** Exercise prompt **
Show every line in the listing that contains the string "detection".

— Start of Records to process —

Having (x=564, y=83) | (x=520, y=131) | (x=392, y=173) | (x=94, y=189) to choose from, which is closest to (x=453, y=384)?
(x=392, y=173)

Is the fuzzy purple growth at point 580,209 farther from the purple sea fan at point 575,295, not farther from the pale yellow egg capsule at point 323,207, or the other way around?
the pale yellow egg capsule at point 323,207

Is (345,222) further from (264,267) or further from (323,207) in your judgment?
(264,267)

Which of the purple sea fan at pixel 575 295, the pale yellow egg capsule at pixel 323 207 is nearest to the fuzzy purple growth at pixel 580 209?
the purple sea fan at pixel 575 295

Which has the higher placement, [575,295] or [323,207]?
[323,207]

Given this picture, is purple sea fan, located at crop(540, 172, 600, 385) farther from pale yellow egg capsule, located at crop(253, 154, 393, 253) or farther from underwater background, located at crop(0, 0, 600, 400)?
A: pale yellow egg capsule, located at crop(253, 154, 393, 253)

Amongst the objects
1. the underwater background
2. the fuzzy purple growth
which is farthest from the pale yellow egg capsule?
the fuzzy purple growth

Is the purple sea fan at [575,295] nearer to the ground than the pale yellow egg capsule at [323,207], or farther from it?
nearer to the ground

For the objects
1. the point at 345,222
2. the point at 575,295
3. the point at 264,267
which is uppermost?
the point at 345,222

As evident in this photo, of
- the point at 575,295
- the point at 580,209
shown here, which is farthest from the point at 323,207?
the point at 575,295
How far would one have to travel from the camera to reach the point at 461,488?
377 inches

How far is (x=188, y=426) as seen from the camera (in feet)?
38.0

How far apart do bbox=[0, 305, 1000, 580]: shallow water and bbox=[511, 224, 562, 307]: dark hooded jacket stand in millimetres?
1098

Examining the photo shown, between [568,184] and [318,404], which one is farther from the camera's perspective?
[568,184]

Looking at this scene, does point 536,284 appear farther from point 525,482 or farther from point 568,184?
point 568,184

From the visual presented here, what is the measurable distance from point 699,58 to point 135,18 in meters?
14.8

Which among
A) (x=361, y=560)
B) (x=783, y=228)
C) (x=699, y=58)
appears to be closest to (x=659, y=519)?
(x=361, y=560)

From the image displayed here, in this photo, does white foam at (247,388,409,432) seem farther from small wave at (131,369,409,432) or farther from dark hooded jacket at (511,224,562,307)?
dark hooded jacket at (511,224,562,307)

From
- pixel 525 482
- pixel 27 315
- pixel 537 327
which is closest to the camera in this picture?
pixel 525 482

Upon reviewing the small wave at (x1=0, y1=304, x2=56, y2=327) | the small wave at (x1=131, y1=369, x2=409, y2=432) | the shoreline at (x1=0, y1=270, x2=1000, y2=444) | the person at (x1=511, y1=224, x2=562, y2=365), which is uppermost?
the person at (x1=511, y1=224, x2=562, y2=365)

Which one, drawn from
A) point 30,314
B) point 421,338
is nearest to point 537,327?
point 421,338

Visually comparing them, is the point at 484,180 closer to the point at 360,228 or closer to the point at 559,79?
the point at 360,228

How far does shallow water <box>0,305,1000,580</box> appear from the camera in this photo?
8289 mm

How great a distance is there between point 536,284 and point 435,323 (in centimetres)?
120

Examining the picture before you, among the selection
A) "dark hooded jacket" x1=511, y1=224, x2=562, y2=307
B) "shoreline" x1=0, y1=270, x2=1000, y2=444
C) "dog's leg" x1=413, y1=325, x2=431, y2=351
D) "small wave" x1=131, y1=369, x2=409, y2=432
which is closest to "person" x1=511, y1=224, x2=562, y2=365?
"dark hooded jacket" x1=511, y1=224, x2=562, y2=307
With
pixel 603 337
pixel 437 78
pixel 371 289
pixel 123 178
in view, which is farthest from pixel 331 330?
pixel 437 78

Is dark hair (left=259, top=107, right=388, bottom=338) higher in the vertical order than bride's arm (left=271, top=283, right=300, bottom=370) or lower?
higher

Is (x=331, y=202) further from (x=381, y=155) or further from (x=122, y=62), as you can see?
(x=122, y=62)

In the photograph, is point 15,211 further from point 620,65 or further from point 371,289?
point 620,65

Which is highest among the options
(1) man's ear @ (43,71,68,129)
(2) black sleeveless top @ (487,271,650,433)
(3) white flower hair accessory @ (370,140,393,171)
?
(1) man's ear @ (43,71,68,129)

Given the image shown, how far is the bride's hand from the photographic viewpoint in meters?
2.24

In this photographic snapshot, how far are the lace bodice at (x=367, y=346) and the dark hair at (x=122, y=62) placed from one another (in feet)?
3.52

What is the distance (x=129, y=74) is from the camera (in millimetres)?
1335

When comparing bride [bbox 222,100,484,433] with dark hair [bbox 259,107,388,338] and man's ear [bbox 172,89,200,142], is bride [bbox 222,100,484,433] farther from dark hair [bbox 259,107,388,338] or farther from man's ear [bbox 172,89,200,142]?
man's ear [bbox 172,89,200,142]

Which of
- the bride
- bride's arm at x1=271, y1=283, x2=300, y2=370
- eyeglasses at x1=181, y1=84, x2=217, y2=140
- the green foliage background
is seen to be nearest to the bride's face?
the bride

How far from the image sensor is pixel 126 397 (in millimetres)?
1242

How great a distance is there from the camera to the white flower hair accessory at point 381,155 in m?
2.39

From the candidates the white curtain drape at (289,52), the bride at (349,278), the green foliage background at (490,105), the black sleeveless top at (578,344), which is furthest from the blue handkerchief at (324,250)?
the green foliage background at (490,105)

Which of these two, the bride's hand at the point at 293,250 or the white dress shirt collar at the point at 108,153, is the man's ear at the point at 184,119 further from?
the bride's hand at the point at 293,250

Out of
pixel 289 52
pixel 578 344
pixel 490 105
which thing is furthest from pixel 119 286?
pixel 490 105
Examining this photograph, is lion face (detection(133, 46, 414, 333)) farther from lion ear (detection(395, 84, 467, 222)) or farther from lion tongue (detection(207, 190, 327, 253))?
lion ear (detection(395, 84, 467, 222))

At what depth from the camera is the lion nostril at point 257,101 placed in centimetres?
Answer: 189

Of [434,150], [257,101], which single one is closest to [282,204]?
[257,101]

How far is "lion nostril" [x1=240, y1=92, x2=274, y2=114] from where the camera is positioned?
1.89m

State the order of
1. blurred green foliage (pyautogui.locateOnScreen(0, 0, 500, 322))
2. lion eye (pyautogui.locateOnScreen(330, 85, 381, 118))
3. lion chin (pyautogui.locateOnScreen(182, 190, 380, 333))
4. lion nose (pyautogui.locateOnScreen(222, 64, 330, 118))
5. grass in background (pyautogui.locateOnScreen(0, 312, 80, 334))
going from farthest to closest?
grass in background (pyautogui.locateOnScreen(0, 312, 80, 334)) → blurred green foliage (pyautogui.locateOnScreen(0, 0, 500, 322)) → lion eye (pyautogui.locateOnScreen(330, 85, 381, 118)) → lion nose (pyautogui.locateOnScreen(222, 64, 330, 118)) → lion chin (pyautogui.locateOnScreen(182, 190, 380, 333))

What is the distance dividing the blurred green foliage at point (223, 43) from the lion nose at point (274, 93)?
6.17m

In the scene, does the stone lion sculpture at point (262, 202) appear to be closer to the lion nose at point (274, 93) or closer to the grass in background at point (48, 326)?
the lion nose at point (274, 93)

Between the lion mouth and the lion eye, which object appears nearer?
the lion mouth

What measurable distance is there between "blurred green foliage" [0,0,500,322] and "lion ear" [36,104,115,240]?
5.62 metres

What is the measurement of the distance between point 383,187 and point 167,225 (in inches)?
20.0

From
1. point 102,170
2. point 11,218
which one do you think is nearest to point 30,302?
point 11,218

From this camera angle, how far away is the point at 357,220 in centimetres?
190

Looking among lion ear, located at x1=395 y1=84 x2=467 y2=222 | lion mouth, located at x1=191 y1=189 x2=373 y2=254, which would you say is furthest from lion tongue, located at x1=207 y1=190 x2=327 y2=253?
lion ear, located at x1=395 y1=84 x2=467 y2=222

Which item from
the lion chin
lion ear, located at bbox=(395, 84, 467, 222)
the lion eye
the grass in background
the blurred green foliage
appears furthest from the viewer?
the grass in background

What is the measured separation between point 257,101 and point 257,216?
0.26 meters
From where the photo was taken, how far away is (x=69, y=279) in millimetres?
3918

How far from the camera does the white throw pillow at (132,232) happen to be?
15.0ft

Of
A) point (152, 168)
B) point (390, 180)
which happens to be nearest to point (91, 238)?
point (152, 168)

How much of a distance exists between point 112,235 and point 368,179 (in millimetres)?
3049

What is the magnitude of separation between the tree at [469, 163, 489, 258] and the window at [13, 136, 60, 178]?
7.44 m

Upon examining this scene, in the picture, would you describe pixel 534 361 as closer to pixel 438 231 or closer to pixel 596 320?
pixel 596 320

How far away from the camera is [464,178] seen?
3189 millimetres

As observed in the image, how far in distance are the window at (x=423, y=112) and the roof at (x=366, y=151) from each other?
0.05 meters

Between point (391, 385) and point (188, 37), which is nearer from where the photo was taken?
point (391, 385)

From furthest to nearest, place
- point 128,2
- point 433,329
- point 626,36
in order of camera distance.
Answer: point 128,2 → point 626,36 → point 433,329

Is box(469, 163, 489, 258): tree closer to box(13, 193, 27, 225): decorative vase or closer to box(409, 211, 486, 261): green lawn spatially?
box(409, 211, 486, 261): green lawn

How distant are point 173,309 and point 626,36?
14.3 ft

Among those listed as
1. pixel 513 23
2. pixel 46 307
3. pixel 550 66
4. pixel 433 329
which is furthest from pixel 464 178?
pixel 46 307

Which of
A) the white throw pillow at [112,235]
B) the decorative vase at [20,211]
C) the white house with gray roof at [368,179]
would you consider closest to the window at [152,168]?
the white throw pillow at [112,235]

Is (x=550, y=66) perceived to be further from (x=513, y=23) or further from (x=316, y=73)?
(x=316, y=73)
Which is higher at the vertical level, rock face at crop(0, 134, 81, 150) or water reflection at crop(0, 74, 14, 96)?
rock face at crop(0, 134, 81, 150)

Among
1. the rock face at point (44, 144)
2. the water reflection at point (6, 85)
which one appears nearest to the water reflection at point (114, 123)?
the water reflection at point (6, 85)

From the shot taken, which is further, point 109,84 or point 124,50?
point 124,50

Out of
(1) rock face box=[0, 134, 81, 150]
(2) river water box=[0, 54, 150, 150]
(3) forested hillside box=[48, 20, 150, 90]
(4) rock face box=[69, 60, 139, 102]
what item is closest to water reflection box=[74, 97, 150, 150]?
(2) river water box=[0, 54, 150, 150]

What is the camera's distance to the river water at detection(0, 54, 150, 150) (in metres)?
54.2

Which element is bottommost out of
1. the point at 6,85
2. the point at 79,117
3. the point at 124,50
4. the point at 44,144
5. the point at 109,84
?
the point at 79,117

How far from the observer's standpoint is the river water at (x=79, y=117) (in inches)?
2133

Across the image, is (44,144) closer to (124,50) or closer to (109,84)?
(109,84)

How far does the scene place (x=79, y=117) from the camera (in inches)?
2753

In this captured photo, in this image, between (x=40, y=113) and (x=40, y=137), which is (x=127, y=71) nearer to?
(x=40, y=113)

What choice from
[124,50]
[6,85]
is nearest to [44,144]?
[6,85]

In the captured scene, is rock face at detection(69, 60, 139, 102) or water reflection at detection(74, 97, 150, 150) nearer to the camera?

— End of Records to process —

** Result for this task **
Examining this photograph, is lion face (detection(133, 46, 414, 333)) farther from lion ear (detection(395, 84, 467, 222)) or farther from lion tongue (detection(207, 190, 327, 253))?
lion ear (detection(395, 84, 467, 222))
What is the camera's distance to the river water at detection(0, 54, 150, 150) (in metres)?
In the captured scene, is rock face at detection(69, 60, 139, 102) or water reflection at detection(74, 97, 150, 150) nearer to the camera?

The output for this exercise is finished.